Le radiateur électrique reste le mode de chauffage le plus répandu dans les logements français, notamment dans le neuf des années passées et les petites surfaces. Simple, peu coûteux à l'achat, il présente toutefois un défaut majeur : il transforme intégralement l'électricité consommée en chaleur, sans effet démultiplicateur. La pompe à chaleur air-air, elle, joue sur un principe radicalement différent qui change la donne sur la facture annuelle.
Le rendement, nerf de la guerre
Un radiateur électrique classique affiche un rendement de 1 : pour un kilowattheure consommé, il restitue un kilowattheure de chaleur. Impossible de faire mieux avec cette technologie, qu'il s'agisse d'un convecteur d'entrée de gamme ou d'un panneau rayonnant haut de gamme.
La PAC air-air, à l'inverse, capte les calories présentes dans l'air extérieur pour les diffuser à l'intérieur. Son coefficient de performance (COP) se situe généralement entre 3 et 4 : un kilowattheure d'électricité consommé produit trois à quatre kilowattheures de chaleur. Autrement dit, à confort identique, la consommation électrique dédiée au chauffage est divisée par trois environ.
Attention toutefois : ce COP nominal se mesure en conditions favorables. Par grand froid, le rendement baisse, l'appareil sollicitant davantage son compresseur. C'est pourquoi on regarde de plus en plus le SCOP (coefficient de performance saisonnier), plus représentatif d'une saison de chauffe complète sous nos climats.

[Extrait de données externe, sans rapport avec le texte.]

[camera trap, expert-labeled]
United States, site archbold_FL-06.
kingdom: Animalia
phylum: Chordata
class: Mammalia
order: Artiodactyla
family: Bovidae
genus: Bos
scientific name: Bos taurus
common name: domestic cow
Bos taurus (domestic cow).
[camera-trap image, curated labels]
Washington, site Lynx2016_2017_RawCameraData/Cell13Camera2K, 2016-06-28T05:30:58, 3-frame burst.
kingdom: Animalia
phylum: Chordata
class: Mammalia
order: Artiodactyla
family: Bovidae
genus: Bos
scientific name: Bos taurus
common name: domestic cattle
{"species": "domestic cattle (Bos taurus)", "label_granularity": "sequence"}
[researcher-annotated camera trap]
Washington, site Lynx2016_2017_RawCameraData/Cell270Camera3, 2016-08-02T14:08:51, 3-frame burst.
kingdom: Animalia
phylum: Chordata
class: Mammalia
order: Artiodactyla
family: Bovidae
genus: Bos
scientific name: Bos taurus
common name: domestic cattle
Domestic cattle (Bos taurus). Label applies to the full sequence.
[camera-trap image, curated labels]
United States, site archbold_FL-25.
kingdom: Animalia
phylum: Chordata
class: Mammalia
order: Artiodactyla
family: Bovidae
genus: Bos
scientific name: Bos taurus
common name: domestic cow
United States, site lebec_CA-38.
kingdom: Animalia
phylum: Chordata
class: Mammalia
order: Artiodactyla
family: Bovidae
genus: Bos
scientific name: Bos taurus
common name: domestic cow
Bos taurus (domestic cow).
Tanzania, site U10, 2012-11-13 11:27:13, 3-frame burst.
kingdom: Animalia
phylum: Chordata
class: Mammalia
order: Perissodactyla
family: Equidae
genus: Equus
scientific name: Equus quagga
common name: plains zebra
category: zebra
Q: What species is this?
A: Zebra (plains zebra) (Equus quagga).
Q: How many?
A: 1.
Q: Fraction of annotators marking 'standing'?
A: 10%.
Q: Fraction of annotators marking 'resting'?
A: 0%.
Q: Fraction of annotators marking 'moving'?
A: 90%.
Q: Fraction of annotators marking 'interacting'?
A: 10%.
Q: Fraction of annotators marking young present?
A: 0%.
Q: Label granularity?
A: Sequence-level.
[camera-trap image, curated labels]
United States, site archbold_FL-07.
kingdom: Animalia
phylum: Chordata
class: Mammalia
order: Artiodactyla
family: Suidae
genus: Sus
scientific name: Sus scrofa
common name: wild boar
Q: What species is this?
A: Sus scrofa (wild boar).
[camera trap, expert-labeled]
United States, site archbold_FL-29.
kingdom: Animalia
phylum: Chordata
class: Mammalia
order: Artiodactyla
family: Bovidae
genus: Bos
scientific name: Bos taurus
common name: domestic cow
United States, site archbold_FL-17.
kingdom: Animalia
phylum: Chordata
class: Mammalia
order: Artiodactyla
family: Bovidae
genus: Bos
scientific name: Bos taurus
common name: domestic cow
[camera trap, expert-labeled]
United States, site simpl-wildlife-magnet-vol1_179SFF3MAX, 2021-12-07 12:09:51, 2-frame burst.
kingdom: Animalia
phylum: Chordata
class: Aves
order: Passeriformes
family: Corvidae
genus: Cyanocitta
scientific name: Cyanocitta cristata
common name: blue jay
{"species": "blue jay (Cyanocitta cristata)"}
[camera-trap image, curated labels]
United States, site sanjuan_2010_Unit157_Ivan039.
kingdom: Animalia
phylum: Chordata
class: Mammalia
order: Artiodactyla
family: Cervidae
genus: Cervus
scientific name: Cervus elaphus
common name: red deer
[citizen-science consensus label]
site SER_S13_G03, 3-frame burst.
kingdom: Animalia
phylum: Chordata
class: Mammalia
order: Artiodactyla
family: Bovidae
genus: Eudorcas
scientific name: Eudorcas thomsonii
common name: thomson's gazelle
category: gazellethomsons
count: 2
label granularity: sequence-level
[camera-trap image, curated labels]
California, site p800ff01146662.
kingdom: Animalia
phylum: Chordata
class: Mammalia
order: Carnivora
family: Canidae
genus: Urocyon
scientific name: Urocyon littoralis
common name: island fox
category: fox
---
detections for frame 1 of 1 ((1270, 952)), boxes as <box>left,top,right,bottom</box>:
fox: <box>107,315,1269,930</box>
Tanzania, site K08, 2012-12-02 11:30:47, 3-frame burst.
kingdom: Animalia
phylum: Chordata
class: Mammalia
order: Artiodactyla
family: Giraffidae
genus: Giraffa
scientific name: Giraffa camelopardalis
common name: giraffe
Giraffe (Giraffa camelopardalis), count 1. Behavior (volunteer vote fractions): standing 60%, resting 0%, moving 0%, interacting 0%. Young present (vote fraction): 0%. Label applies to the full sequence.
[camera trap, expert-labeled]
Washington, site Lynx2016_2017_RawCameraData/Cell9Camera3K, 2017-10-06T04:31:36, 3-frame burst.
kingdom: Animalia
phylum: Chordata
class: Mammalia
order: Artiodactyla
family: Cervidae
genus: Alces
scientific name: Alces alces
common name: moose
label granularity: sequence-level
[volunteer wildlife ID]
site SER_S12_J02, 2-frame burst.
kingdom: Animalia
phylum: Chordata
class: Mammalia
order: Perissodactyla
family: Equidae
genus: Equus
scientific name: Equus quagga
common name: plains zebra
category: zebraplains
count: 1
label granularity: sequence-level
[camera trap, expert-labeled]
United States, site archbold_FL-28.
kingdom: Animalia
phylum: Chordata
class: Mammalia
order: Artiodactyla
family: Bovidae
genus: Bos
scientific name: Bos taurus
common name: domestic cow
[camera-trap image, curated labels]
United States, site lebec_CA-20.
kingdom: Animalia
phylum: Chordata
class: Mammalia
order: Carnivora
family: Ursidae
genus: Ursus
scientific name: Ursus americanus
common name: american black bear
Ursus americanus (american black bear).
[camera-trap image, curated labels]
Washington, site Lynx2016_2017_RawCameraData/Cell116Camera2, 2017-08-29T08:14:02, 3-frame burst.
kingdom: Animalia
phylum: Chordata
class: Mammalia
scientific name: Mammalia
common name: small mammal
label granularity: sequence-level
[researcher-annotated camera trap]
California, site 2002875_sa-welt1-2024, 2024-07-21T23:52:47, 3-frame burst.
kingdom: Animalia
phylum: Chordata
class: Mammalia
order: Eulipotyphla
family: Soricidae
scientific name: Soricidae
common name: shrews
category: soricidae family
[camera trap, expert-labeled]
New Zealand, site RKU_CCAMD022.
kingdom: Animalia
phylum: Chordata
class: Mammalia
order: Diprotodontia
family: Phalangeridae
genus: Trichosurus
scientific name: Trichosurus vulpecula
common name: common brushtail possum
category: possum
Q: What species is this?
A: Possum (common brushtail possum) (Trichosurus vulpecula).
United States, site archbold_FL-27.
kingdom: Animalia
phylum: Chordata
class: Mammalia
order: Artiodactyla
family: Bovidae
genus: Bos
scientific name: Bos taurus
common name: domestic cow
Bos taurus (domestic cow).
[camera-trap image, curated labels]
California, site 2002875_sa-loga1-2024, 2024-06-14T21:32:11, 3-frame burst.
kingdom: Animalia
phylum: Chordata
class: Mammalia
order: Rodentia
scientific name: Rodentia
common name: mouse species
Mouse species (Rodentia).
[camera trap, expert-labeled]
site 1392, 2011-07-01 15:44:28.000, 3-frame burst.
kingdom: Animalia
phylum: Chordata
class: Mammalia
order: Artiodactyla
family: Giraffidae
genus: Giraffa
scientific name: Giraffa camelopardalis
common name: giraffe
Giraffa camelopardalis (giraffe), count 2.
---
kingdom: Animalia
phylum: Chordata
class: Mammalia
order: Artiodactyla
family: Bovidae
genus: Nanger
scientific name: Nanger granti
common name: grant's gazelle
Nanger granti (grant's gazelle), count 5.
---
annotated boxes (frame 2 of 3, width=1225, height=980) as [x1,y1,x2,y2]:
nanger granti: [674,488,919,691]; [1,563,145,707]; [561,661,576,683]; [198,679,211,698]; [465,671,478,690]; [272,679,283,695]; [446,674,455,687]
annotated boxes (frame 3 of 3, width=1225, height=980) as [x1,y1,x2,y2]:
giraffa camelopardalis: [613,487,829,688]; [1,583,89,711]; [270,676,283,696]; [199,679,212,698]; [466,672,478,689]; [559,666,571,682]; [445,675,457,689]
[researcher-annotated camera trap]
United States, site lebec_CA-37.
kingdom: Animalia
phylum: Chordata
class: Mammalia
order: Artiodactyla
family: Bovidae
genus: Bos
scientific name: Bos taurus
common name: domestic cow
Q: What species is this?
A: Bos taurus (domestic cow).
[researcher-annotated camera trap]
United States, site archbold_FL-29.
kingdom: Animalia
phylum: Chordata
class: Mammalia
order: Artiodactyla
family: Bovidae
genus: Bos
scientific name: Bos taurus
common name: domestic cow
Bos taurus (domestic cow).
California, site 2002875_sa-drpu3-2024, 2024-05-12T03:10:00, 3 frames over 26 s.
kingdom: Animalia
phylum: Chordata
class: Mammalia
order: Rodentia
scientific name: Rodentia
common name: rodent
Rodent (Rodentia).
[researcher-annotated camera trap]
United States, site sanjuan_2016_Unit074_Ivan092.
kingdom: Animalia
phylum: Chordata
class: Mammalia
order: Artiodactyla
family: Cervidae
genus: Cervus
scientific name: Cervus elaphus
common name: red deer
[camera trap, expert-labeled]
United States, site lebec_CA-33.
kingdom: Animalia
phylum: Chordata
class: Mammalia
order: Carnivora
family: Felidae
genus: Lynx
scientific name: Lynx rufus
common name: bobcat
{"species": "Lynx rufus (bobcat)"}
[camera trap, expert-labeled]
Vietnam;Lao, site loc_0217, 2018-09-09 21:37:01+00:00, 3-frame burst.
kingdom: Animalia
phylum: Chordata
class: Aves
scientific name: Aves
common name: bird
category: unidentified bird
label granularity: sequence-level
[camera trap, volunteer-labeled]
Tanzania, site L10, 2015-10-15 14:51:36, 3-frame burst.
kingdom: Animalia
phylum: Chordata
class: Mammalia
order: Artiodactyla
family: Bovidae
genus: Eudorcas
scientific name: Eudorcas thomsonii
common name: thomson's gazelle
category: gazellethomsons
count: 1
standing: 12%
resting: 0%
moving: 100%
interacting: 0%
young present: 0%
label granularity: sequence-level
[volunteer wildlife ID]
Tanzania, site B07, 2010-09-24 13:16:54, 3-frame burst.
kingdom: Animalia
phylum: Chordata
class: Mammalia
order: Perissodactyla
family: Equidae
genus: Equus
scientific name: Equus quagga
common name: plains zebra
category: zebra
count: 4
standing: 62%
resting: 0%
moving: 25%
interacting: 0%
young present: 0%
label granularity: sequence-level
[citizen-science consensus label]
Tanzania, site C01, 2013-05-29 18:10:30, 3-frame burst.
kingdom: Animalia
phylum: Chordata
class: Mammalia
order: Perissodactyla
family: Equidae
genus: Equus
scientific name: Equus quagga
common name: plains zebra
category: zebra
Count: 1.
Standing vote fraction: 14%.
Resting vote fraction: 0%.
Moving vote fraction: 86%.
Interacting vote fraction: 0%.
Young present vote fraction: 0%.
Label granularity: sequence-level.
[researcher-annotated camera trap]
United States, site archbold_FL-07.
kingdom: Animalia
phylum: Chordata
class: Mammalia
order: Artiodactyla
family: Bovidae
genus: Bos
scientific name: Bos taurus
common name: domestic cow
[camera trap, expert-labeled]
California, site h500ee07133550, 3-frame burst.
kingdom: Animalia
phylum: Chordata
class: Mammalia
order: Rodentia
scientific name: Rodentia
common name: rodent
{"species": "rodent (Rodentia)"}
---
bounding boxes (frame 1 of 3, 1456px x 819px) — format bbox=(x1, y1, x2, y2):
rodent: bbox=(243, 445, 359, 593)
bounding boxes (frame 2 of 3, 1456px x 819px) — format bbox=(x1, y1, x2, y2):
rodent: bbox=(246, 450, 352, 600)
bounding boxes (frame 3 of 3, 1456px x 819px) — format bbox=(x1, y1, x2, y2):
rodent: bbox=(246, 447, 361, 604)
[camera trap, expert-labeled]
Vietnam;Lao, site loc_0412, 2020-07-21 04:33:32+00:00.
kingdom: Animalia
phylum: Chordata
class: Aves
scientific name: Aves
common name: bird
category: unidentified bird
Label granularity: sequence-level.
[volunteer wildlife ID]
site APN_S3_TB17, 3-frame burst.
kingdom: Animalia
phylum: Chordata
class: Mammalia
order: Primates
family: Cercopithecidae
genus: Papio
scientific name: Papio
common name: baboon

Combien économise-t-on réellement ?
Prenons un logement dont le besoin de chauffage annuel avoisine 6 000 kWh de chaleur utile. Avec des radiateurs électriques, cela correspond à 6 000 kWh d'électricité facturés. Avec une PAC air-air affichant un SCOP de 3,5, la consommation électrique tombe à environ 1 700 kWh.
Sur la base d'un tarif de l'électricité autour de 0,25 €/kWh, l'écart est parlant :
- Radiateur électrique : environ 1 500 € par an de chauffage.
- PAC air-air : environ 425 € par an, soit près de 1 000 € économisés annuellement.
Ces chiffres varient selon l'isolation du logement, la région, la surface et les habitudes de chauffe, mais l'ordre de grandeur reste stable : la PAC permet de diviser le poste chauffage par trois. Un atout d'autant plus intéressant que le confort est souvent supérieur, la diffusion de chaleur étant plus homogène.
L'investissement et le point d'équilibre
La contrepartie, c'est le coût d'installation. Là où quelques radiateurs électriques se posent pour un budget modeste, un système air-air multisplit représente un investissement plus conséquent, incluant l'unité extérieure, les unités intérieures et la pose par un professionnel qualifié.
Le temps de retour sur investissement dépend directement des économies réalisées : plus le logement est grand et énergivore, plus il est rapide. Dans une maison très sollicitée en chauffage, l'amortissement peut intervenir en quelques années seulement. Bon point supplémentaire : la plupart des modèles air-air assurent aussi le rafraîchissement l'été, ce qui étend leur utilité au-delà de la seule saison froide.
Avant de trancher, il est judicieux d'évaluer précisément vos besoins et de faire chiffrer plusieurs configurations. Comparer différents devis vous permettra d'ajuster la puissance, le nombre d'unités et la marque à votre logement, tout en cernant le budget réel et le gain attendu sur votre facture. Un petit temps d'analyse en amont qui se révèle souvent très rentable.